At the head of he single Georgian children’s magazine “Nakaduli” stands not a fictitious, but an actual lady-editor, Nino Nakashidze; there are lady lecturers like Chito Sharashidze, who are frequently invited to deliver talks in provincial towns; there are many popular women teachers, doctors and agricultural affairs; there are women managers of cooperative stores Mme Sanadze in Khoni (in western Georgia), prominent actresses, musicians, artists and the like.
It is thoroughly natural that the activities of the new woman in Georgia has taken on new and up-to-date forms: the individual character of the historical type has lost its sharpness, and becomes a general one of a class. In addition to an active participation in all mixed organizations, the Georgian women have their own women’s associations in Tiflis with branches in all provincial towns. The most popular of these at the present time are the “Ganatleba” (enlightenment), founded on the initiative of the veteran Georgian writer Ekaterina Gabashvili, which has its own women’s gymnasium, teacher’s seminary, professional school, and arts and crafts school: the second, a younger organization, “The Society of Georgian Women”, has gained for itself a wide popularity not only by its basic activities, but also as a result of their work during the war, where the Georgian women have shown not merely their native kindness of heart, but a special devotion to the cause as well.
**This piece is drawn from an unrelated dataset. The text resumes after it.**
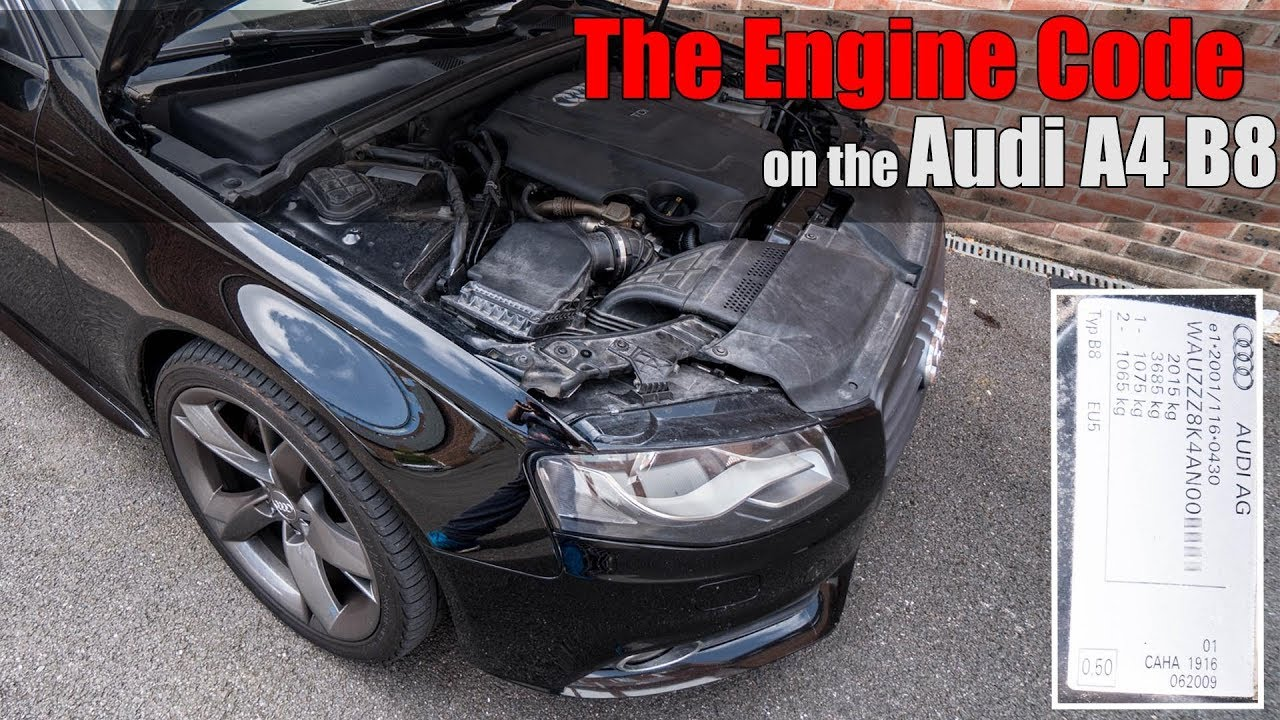 Audi A4 B8 The Engine Code What Where Why Youtube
In the overthrow of the Russian imperial regime the Georgian women did not remain mere passive spectators of the deeds of their predecessors in 1905. In the ranks of the fighters upon whom the first frenzied wrath of the maddened autocracy descended and beneath the ruins of the fallen state remain not a few dear ones who fell as sacrifice: but here, in the ranks of the triumphal procession, when our country is planting new laurels into the crown of her genius, we women of Georgia are celebrating a double victory – we have lady deputies in the parliament of Georgia, newly risen from her ashes!